Homeless veteran encouraged by VA Secretary's visit - MSNewsNow.com - Jackson, MS

Homeless veteran encouraged by VA Secretary's visit

Source: WLBT Source: WLBT
JACKSON, MS (Mississippi News Now) -

After a visit from the nation's Secretary of Veterans Affairs on Friday, many veterans in the metro said they have a renewed sense of optimism about the future of the organization.

The head of the VA met with dozens of vets to hear their frustrations with the system, including one man who said  he's been homeless for a year.

"They've been helping me out as much as they can with what they have," Charles Randle said.

Randle served in the U.S. Army.

After that, he said he had some run-ins with the law: once for some misdemeanor crimes and then again, for trespassing.

Randle has been homeless ever since, working with the VA hospital through their Compensated Work Therapy program, making less than $200 a week.

"That helps veterans with mental, and maybe some types of physical disorders to be able to work and have a source of income," Randle said.

That struggle brought him to Friday's town hall meeting with the Secretary for Veterans Affairs.

Randle told Secretary Robert McDonald they need to do more for homeless vets like him.

"Right now, all they have -- only things they have is clothing, hygiene and other items that veterans might need -- are donated. They have no budget," Randle said.

Some have no faith in the VA to help veterans who need it, especially after that 2014 scandal where wait times were forged at hospitals across the nation, including Jackson.

"If you look at their organizational chart, it looks like a bowl of spaghetti," said U.S. Air Force Maj. Gen. (Ret.) Erik Hearon.

Hearon said he liked what he heard Friday, though, and hopes this marks a turn in the tide for the VA.

"I'd like for them to address the homeless issue, but also to trim their activities in areas that are just not productive," Hearon said.

One of those loose financial ends, Hearon said, is a neurosurgeon who works at Jackson's VA Medical Center, who hasn't seen a patient in almost two years but continues to draw a pretty substantial check.

"If there's a problem with that individual where they can't see patients, they need to conclude that investigation and they need to be gone," Hearon said.

Randle said he doesn't know about all that. He just wants another start at life.

"I believe a fire's been lit up under the right people. We gonna get some results. Maybe if they don't help me directly, maybe they can help another homeless vet or a vet as a whole," Randle said.

GIVEN INFORMATION -
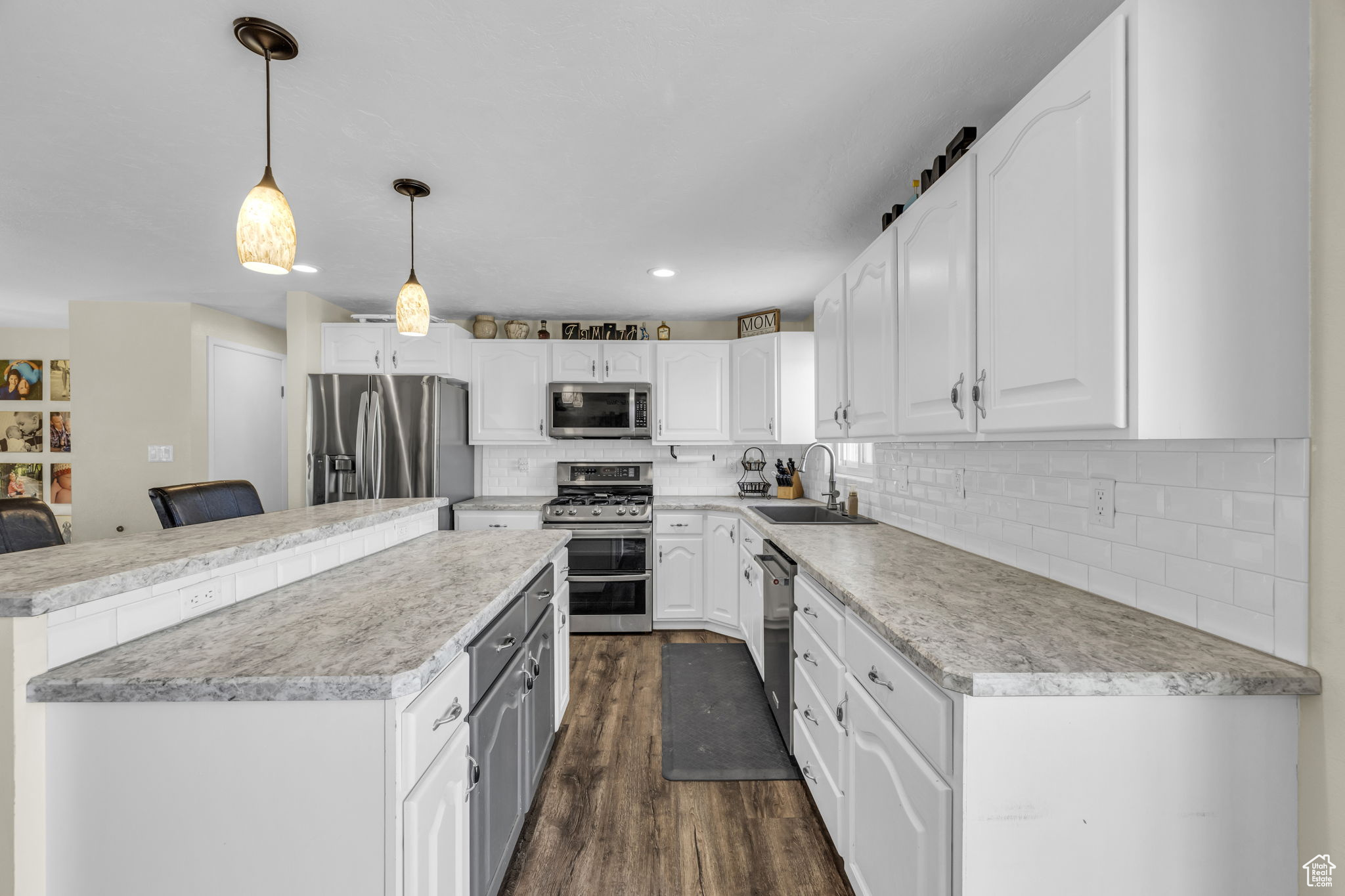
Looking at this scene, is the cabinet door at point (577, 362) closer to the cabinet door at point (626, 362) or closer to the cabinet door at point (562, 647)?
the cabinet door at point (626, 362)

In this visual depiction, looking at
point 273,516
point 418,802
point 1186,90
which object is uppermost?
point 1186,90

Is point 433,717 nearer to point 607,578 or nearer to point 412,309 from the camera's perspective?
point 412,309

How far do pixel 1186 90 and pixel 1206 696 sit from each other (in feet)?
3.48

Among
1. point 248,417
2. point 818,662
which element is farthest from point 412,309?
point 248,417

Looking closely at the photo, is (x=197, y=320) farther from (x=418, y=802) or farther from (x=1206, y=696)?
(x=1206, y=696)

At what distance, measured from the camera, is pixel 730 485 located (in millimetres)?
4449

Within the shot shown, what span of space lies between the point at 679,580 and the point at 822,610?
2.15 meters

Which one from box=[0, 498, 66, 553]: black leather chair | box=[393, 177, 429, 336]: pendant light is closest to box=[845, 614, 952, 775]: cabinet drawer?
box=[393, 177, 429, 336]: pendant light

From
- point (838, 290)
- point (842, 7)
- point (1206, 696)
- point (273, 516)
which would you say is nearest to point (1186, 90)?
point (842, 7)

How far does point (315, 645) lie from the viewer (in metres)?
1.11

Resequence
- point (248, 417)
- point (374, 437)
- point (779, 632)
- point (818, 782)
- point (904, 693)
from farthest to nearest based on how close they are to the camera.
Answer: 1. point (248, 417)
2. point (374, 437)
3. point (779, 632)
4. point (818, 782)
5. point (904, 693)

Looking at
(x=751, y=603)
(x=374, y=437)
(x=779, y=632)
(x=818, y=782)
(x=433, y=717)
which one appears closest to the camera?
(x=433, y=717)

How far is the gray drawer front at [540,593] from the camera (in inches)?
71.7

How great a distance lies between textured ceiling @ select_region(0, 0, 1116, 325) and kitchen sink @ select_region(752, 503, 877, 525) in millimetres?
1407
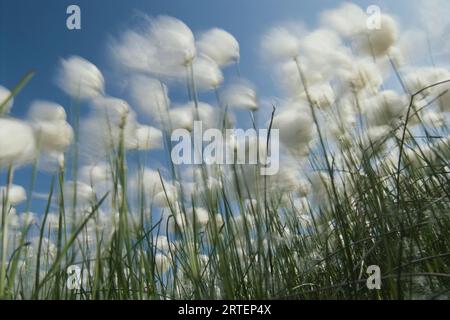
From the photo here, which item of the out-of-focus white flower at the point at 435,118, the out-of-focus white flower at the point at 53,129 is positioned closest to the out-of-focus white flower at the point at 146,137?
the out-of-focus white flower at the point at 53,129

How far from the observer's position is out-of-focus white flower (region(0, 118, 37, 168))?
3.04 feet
* * *
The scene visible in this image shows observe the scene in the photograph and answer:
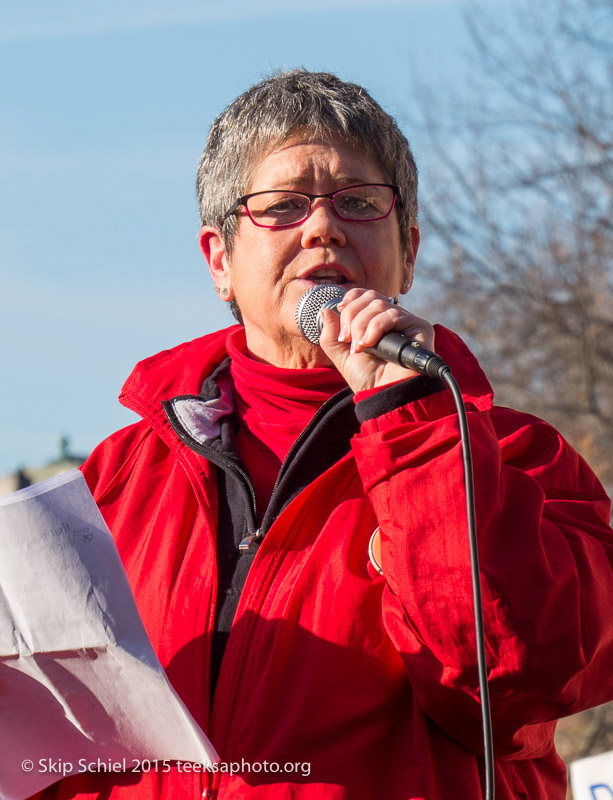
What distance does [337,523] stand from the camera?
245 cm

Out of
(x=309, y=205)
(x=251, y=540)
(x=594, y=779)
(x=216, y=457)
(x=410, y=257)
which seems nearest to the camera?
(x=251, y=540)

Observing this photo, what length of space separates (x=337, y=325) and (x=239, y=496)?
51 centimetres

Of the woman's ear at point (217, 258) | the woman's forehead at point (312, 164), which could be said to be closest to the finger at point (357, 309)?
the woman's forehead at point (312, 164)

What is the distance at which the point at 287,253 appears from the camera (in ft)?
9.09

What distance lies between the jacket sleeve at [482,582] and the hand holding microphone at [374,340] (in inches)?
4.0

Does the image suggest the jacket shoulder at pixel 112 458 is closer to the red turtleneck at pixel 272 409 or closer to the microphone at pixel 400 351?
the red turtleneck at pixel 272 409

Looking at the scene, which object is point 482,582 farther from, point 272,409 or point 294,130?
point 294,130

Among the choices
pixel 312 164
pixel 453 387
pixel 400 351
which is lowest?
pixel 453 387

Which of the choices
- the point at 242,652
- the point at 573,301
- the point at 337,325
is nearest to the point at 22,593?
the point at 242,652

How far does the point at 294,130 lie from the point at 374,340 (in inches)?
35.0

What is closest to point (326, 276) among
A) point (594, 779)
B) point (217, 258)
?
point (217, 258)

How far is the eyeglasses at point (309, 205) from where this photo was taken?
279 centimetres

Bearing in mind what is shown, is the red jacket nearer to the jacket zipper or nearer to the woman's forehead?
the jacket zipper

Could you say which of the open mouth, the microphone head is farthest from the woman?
--
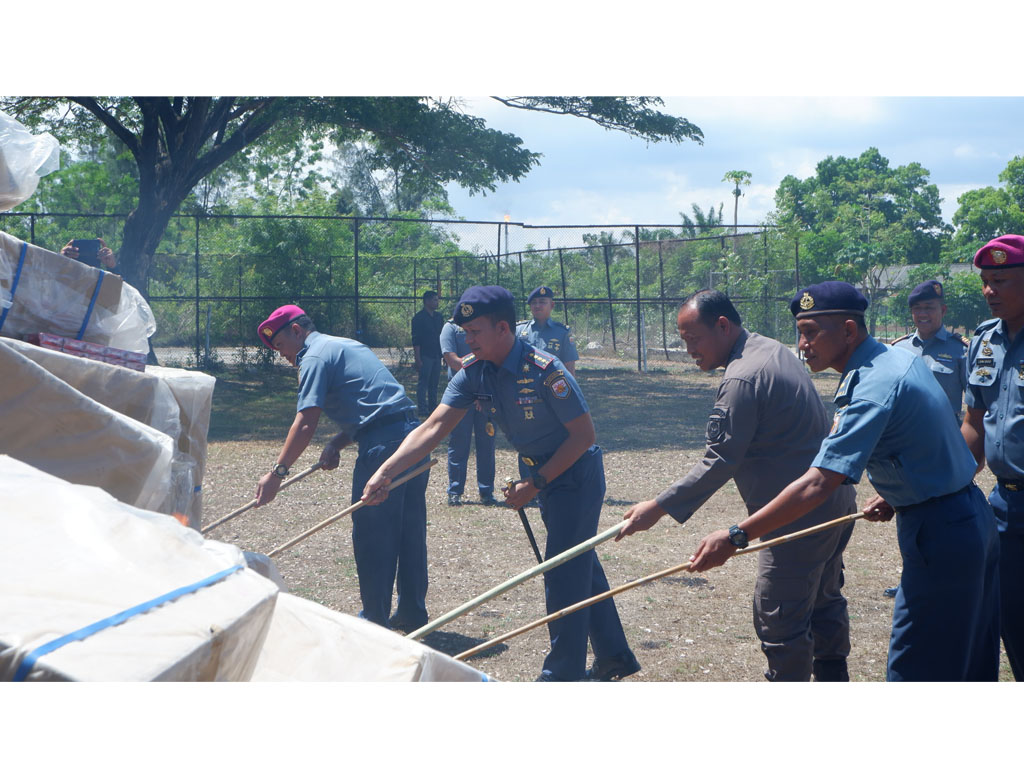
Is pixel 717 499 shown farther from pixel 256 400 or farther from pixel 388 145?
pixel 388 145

PROBLEM TO WORK ON -
In the article on the VA Secretary's visit, copy word for word the part that starts at "After a visit" and ends after "Charles Randle said.".

ANSWER SPACE -
After a visit from the nation's Secretary of Veterans Affairs on Friday, many veterans in the metro said they have a renewed sense of optimism about the future of the organization.

The head of the VA met with dozens of vets to hear their frustrations with the system, including one man who said  he's been homeless for a year.

"They've been helping me out as much as they can with what they have," Charles Randle said.